:: TASK ITEM ::
Output the data unchanged and complete, minus the images.

:: GIVEN MATERIAL ::
————————

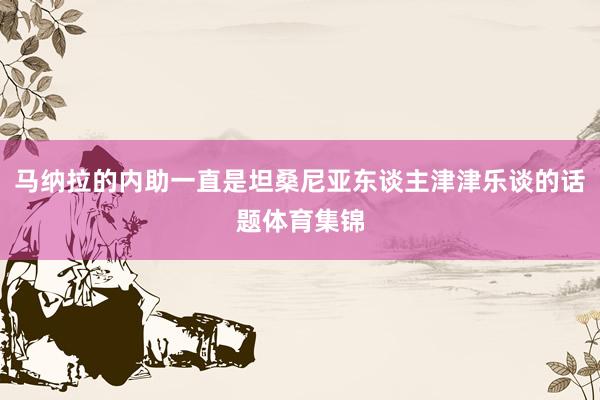 马纳拉的内助一直是坦桑尼亚东谈主津津乐谈的话题体育集锦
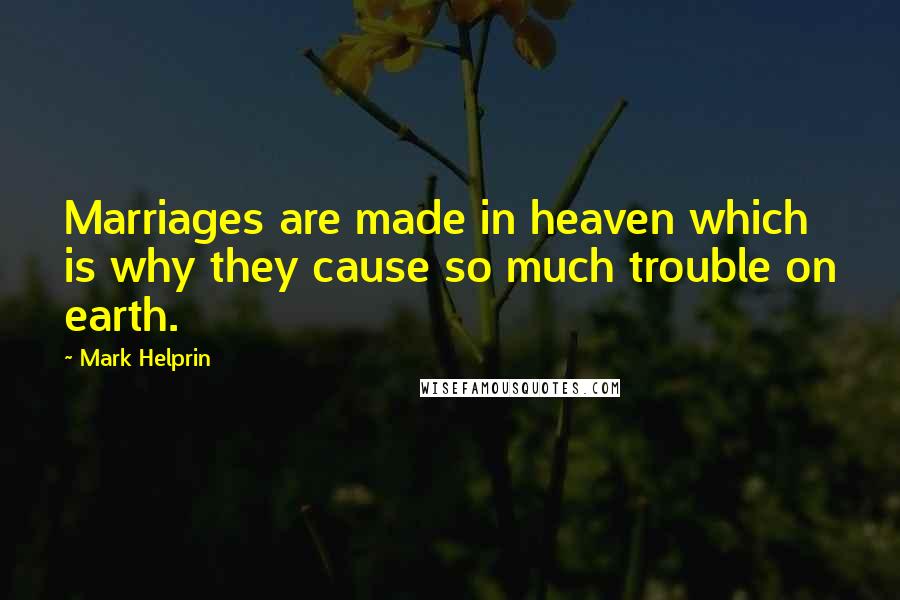 Mark Helprin Quotes: Marriages are made in heaven which is why they cause so much trouble on earth.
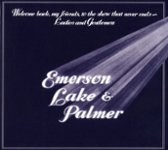 Front Standard. Welcome Back My Friends to the Show That Never Ends: Ladies & Gentlemen, Emerson Lake & Palmer [CD].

————————

:: ANSWER TO THIS EXERCISE ::
 马纳拉的内助一直是坦桑尼亚东谈主津津乐谈的话题体育集锦
 Mark Helprin Quotes: Marriages are made in heaven which is why they cause so much trouble on earth.
 Front Standard. Welcome Back My Friends to the Show That Never Ends: Ladies & Gentlemen, Emerson Lake & Palmer [CD].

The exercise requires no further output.